So while I agree that orthodoxy needs to emphasize spiritual eros more and understand that physical eros (eros expressed sexually) is a REAL mode of participation in divine eros, I also think you are flat out wrong to state that it is a form of non-christian repression to be ascetical. This is very harmful to spread. When a person is filled with this kind of joy, there is no sense of lack, the body is indeed involved in an embodied pervasion of the Spirit which mimics perichoresis. This is TOTAL eros of mind, spirit, and body, not a mere suppression or repression of the body. It is a fulfillment of what sex participates in (and note as I write below that sex also has a 'high ceiling' of potential). This exists, I know of it, I know of other people who know of it, and it is not 'sexual' in the normal sense of the word. It is supra-sexual.
To reiterate, this is not a denigration of marriage either. Sexuality can also participate fully in this kind of experience as well, but this means it must be elevated beyond the merely physical again to include the full perichoresis participating in the union of Christ and his Church (i.e. ALL reality).
So the way forwards as I see it is NOT to decide renunciation is for self-loathing and world-loathing gnostics, but to bring renunciation fully into its true meaning which is embarrassing for the many, but true nonetheless: marriage with Christ in all its implications. Marriage of ALL of one's being including the body (nonsexual, non-lustful eros).

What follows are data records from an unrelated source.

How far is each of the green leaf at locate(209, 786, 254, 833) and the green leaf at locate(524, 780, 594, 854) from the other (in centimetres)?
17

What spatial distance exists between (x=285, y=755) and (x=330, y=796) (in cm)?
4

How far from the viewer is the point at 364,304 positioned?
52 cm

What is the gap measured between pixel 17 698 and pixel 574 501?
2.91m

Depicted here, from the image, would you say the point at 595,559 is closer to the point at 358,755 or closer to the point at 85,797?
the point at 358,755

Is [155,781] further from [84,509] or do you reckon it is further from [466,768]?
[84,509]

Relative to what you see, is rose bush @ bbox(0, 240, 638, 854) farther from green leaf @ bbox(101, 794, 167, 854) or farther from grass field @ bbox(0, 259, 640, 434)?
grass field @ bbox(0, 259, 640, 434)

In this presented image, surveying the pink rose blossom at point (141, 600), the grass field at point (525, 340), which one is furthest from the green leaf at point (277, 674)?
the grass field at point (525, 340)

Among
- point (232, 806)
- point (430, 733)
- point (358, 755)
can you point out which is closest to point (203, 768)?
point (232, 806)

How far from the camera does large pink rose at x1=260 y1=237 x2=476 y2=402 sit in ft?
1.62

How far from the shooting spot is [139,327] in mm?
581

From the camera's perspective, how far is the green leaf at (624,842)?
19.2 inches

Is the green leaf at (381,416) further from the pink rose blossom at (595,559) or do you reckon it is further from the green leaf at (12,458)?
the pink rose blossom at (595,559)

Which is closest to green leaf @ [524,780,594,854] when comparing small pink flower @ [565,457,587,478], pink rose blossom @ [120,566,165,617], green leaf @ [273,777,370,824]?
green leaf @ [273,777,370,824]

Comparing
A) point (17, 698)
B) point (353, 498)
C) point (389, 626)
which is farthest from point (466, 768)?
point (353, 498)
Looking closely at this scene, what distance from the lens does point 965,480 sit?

Then renunciates are simply those who focus on this only, whereas those who get married focus on union with each and union with Christ. Those in marriage are participating in 'theosis with world and Christ' which is critical as well since the World Song includes all of creation united in a beautiful whole. Those renunciates are focusing on 'theosis with Christ' and letting their 'theosis with the world' develop as the result of it rather than so to speak 'developing concurrently'. So, I agree we don't denigrate marriage either. Can you agree to stop denigrating renunciates?